Astralis
Espace Vuitton — Paris
2014
J'ai vu du feu, un arbre lumineux, et j'ai entendu un son, une sorte de vague inquiétante qui comme un ressac, donne forme a une pulsation. Une pulsation de lumière. Des arbres de glace, un fagot qui brule dans le froid. Quand je rêve d'une mer sombre, le ressac s'inverse, souvent c'est le signe de la mort et de la fin.
"Les incendies volontaires" s'est donnée par morceaux, plusieurs éléments, les cuillères en laiton avec les dents prises dans la cire, le rossignol du japon avec la tête tranchée, le livre enfumé qui révèle une phrase au hasard. Cette vision est arrivée par les détails, c'est souvent comme ça, les détails des formes, des matières, des placements d'éclats, des couleurs, et puis la forme se dessine, l'ensemble se construit.
J'ai d'abord vu l'arbre lumineux, et puis une dent sur un caillou, une pyrite plus précisément, et un petit oiseau en plomb s'est insère entre les deux, et la dent est devenu sa couronne, ma dent de sagesse devenue sa couronne. Un royaume de quiétude.
L'or était au cœur, chaud, irradiant. Tout s'est fabriqué à des moments différents, en morceau aussi.
Le dessin "les sourire d'éclats" est le cœur, la clé de cette installation, un visage de femme, le corps dans les éclats d'une eau apaisée, apaisante, un sourire au couteau, une auréole de lumière flottante sur la tête. Un autoportrait en quelque sorte, une figure a l'autre monde.
La femme a un cercle qui ferme son visage, passant par les yeux fermés aussi.
Le chemin de la pensée. Une boucle fermée, dans la lumière, faite de lumière.
Et puis le chien des enfers, ses têtes comme des boulets, le corps toujours dissocié de la raison.
Pas de lien possible. L'intuition séparée du possible. La pensée séparée de l'incarnation.
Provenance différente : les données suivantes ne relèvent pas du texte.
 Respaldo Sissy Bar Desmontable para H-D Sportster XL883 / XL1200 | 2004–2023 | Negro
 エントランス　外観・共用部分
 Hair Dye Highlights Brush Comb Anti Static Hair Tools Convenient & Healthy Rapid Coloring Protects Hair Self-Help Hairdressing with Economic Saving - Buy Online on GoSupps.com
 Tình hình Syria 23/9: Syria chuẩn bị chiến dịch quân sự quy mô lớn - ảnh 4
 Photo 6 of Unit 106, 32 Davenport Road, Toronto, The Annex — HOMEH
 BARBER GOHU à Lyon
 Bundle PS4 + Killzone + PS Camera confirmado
Le chien en céramique, est venu à la fin, comme l'entité corporelle qui manquait, noir de geais, de l'or et du gris, des têtes enchaînées.
Cette installation parle du passage ou plutôt de cette limite, de cette nappe de frontière entre tout, le corps, le temps, l'espace. Le début et la fin d'un déplacement qui se ferait sur place. Comme un rêve. Elle me fait me dire que peut être la vie est un rêve, les yeux ouverts.
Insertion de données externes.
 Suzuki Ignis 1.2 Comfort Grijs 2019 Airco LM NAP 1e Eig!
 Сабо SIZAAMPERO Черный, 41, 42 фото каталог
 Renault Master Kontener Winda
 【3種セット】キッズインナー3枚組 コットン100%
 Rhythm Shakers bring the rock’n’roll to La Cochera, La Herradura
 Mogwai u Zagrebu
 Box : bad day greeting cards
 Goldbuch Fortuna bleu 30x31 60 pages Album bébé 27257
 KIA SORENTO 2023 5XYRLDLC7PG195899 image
Je ne travaille qu'en relation avec des visions ou des sensations que je pourrais voir. Je ne vois pas en entier, mais par détails, et ces détails grandissent, m'obsèdent, et souvent les formes s'engendrent sans que je puisse faire des liens, ou même comprendre pourquoi une matière apparait ou disparait. C'est quand tout est en place que les évidences s'éclairent. Ce serait comme apprendre a parler, a écrire, s'exercer en répétant les mêmes mots sans aucun destinataire, et qu'un jour, on croise par hasard celui a qui s'adressaient des mots prévus depuis des années.
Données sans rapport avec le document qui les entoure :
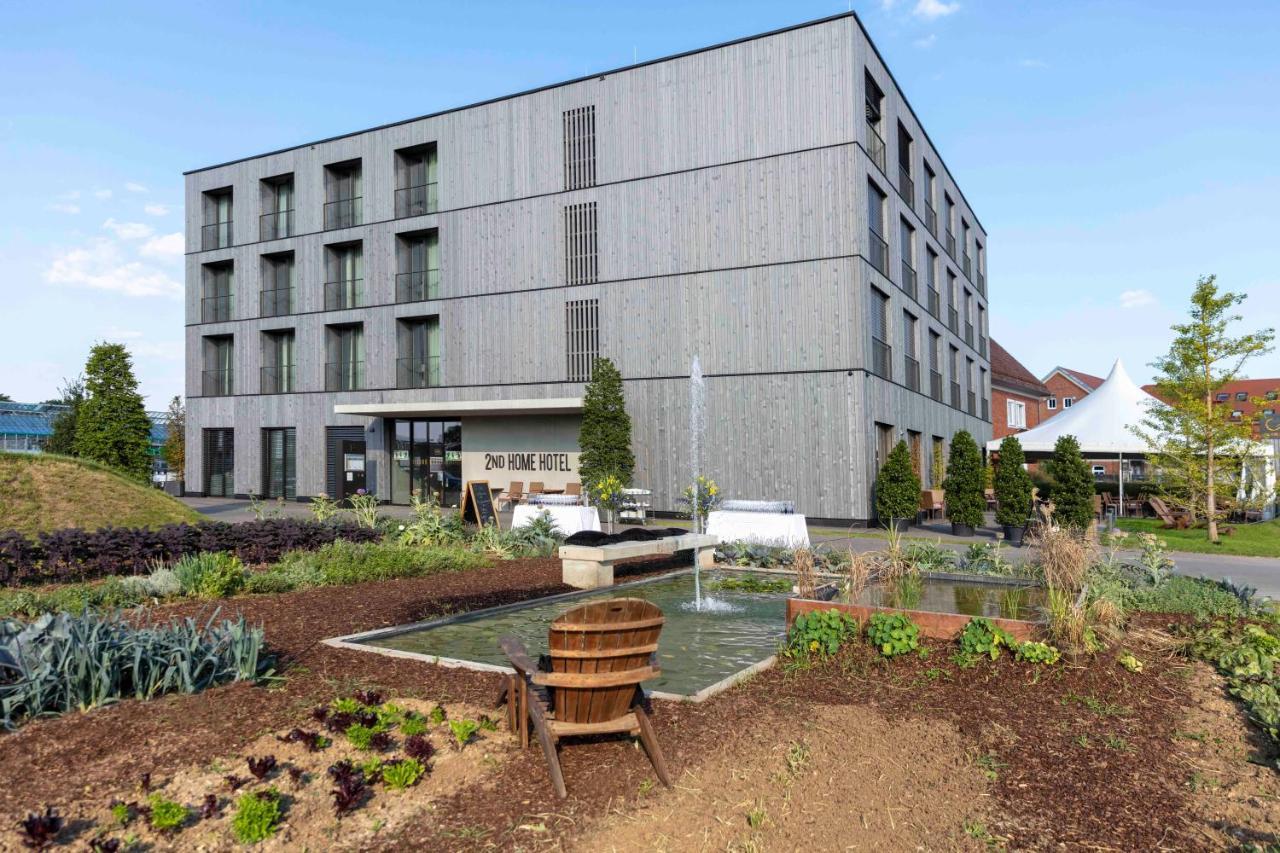 2Nd Home Hotel Nördlingen Zewnętrze zdjęcie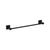 商品第1个颜色Matte Black, Allied Brass | Argo 18" Towel Bar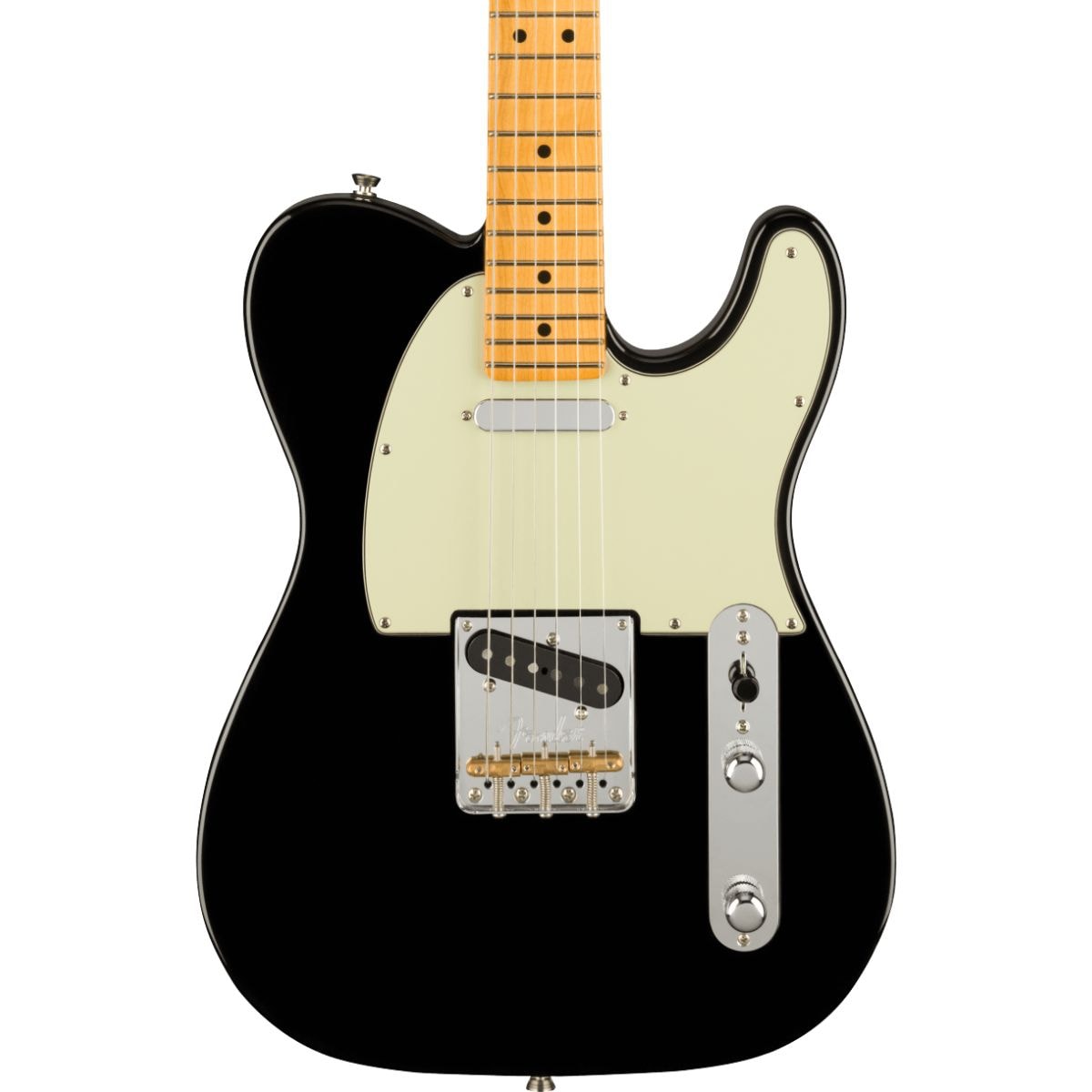 Guitarra Fender Telecaster American Professional II - Preto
Je ne vis que dans l'invisible, et c'est cette dimension de l'apparition qui encercle mon travail. Voir et rendre visible, ne peut se soustraire a l'invisible, a des dimensions et des mesures possibles. Compréhensibles mêmes.
Les astres sont partout, sous formes de constellations ou juste d'éclats. Mais ils me dirigent, rendent les limites bien plus enveloppantes que frontières. C'est la cartographie d'un territoire qui est le mien, réellement mien, je me repère aux éclats, dans la lumière je ne vois rien, je suis voyante dans le noir. Et je me repère à ces éclats. Et uniquement.
Je me repère aussi à l'instinct de cette perception, et je reste attentive à ce que je dois en faire.